# i want shimmer again.



## cablemike (Jan 7, 2009)

OK guys, I have this current 6x39 watt t5 unit on my 65 and love the colors I'm getting with my bulb combo. I need shimmer, I have my Galileo unit and hooked it up, directed it into the tank and pow, tons of shimmer.. but.. its to big so I have to have bit hanging on an angle in front of the tank since the t5 unit is so big.. can we say ugly.. after two days I took the Galileo off. I'm thinking of getting a reef brite strip since they are small and have great par. All I want it enough led power to add shimmer, I don't need it for growth as my t5s will certainly take care of that. Any ideas of what I should get? Anyone seen the true lumen pro in action? I wonder if its strong enough to combat 6 t5s to add shimmer. My Galileo uses 27 x 4 watt LEDs with 45 degree lenses so I'm using a lot of LEDs there and the shimmer was great. The other units are much less wattage but better LEDs so I'm assuming they are brighter. I don't want to spend a ton of cash just for shimmer. Anyone ever seen a green element evo led in action? They are so cheap and I'm sure they would add shimmer. I'm so confused. My limit is 250.00. I see the vertex units but too expensive.. help guys.. would a couple par38s do the trick? I real stressed out over this. Anyone want to trade for my Galileo for a led strip or par38s?


----------



## J_T (Mar 25, 2011)

Adding any point source light will give you shimmer. So, any led will work. Grab something already wired, and done! Car accessories work well for this.

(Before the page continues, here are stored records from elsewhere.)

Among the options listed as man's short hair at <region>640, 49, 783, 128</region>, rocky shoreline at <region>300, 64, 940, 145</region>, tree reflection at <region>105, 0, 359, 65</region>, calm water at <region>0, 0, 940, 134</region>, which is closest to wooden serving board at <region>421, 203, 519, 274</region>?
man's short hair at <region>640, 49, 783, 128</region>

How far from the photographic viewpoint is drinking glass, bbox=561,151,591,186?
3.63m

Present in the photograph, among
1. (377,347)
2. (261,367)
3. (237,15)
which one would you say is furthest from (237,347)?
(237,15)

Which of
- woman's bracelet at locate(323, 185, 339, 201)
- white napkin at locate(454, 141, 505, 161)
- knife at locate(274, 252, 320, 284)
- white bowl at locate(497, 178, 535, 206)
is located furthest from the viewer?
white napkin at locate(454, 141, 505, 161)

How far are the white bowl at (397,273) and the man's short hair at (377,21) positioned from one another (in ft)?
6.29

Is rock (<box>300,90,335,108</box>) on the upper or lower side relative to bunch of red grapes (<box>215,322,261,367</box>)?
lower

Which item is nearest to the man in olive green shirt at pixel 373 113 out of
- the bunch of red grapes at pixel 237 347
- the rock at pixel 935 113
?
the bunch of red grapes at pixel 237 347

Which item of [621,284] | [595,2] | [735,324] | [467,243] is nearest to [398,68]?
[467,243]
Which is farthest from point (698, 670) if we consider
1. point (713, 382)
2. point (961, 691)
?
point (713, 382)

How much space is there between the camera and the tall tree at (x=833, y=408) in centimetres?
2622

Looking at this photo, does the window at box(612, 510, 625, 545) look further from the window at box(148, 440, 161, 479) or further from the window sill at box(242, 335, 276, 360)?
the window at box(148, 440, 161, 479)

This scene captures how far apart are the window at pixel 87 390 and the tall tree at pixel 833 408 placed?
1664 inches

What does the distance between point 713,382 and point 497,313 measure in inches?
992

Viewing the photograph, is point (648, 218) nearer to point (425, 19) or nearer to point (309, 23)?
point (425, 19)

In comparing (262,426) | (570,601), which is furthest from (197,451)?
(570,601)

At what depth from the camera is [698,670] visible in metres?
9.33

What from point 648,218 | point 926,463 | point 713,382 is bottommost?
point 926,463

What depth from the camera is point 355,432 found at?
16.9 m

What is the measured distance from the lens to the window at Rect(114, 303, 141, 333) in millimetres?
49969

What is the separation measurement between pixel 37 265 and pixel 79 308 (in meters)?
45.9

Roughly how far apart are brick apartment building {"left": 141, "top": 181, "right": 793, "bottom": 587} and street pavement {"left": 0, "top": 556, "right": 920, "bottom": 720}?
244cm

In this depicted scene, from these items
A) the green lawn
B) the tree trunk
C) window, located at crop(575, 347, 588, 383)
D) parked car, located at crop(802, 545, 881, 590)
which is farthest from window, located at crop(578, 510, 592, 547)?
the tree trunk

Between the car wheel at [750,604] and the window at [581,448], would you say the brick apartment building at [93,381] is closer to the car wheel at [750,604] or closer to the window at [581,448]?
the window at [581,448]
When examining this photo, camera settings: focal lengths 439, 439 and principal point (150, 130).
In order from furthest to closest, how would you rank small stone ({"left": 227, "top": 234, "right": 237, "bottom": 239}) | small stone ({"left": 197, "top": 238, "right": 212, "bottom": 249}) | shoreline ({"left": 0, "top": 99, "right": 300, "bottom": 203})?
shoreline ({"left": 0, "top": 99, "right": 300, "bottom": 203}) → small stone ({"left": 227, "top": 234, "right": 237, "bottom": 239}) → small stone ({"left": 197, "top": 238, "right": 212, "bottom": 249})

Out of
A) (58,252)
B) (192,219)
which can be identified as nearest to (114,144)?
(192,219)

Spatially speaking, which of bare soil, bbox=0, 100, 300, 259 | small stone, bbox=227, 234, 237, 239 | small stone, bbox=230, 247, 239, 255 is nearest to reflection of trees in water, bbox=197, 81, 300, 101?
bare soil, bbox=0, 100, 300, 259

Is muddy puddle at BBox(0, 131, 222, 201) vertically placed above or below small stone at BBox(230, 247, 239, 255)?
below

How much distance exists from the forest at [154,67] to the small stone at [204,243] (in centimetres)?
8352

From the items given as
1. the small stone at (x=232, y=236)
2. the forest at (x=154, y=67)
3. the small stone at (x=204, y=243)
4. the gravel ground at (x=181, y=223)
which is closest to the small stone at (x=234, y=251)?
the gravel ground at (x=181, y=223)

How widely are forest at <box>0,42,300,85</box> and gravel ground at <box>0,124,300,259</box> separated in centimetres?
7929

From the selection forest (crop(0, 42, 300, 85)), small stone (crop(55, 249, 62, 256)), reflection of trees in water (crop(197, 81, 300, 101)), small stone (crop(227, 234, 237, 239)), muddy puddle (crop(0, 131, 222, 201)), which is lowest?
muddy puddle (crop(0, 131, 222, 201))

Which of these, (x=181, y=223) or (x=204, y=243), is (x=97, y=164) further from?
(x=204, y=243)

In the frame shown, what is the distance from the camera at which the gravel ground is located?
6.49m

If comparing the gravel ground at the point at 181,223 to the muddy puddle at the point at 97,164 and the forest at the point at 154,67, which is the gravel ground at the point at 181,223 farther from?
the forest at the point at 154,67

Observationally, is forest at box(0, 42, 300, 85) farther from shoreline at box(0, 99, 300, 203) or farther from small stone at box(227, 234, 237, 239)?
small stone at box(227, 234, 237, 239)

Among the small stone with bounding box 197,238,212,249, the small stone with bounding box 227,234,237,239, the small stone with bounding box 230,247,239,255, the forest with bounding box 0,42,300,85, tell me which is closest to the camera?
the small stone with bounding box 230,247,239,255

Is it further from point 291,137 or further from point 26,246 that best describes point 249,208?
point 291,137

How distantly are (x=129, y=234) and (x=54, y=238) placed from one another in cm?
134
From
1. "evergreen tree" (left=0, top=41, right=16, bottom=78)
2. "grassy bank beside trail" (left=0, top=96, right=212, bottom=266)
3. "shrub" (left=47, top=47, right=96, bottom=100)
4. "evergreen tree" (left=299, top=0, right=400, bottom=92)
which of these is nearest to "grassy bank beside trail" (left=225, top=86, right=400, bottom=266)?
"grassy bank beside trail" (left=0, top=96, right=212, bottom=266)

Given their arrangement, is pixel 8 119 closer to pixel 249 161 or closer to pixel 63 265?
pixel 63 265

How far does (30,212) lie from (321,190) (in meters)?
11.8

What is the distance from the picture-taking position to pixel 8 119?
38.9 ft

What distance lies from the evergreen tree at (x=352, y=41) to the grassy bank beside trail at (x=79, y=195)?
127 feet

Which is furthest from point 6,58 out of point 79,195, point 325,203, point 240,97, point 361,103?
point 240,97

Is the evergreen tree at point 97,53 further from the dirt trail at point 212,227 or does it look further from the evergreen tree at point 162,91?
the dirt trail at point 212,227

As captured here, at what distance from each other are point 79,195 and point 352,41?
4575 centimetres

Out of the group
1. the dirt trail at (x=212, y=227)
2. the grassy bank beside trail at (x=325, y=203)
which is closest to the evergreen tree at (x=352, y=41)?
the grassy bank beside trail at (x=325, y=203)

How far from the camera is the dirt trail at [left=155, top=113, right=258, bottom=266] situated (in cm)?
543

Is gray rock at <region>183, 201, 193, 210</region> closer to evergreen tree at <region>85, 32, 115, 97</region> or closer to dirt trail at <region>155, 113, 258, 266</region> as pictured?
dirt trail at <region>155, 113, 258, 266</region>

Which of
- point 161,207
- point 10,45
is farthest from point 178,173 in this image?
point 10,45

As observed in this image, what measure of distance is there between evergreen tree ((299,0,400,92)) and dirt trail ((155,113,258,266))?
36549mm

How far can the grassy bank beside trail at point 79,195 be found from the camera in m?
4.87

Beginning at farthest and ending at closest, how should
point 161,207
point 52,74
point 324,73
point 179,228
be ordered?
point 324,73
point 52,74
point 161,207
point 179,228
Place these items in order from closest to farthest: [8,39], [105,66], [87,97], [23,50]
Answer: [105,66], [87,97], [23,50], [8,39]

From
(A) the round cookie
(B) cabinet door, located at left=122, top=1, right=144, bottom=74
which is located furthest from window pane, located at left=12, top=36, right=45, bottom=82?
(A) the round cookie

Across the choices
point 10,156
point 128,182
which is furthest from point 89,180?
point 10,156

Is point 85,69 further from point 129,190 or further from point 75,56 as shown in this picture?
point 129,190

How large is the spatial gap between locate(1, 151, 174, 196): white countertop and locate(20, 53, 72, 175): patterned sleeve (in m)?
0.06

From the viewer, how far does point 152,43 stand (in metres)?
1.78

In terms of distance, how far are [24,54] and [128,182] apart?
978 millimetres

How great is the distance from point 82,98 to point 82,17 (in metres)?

Posted with my Xperia, using Tapatalk 2


----------



## RR37 (Nov 6, 2012)

Par 38 led ?


----------



## cablemike (Jan 7, 2009)

J_T said:


> Adding any point source light will give you shimmer. So, any led will work. Grab something already wired, and done! Car accessories work well for this.
> 
> Posted with my Xperia, using Tapatalk 2


Tried it, not strong enough. Works with 2 t5s on only, not six. I think I'm gonna get a green element evo double led unit. Its 100.00 and has 72 watts total. And will fit on my tank with the t5s. Just concerned if it will cover whole tank or just front. Anyone have any experience with the aquatraders led lights?


----------



## cablemike (Jan 7, 2009)

I got my shimmer 
I was at Walmart in auto accessories and saw foglitz led fog lights, I of course looked into the light , ignored the huge warning on front " do not look directly at light, very powerful LEDs" and I looked directly at it for a second, instantly the store was a big blue dot. So figured must be at least 4x1 watt or better LEDs per fog light. Came home tried over tank and wow, sweet shimmer they cast a rectangular pattern so one on each side covers the entire tank mounted on the from of the tank. They are 6000k but don't seem to add much yellow. So for 40.00 any one with t5s can get shimmer too. My wife did order me two 12 watt par38 actinic+15000k after she saw the shimmer. I get those at Christmas though. Combine with the foglitz and my t5s this tank is gonna shimmer, pop, and blind you. I'm already seeing a bit of bleaching on some corals so I may have to move things around.


----------



## cablemike (Jan 7, 2009)

RR37 said:


> Par 38 led ?


Par38 led bulbs for reef tanks, never seen em? They are very powerful but you need several to light a big tank. I ordered mine with 90 degree lenses as I'm not concerned with par but more for shimmer and pop. I ordered my bulbs with 8x royal blues and 4x 15000k so combined with the existing bulbs my colors are gonna really pop. Only concern is too much light. I have 234w in t5s, plus 48 watts in LEDs on a 65 gallon 24inches deep.


----------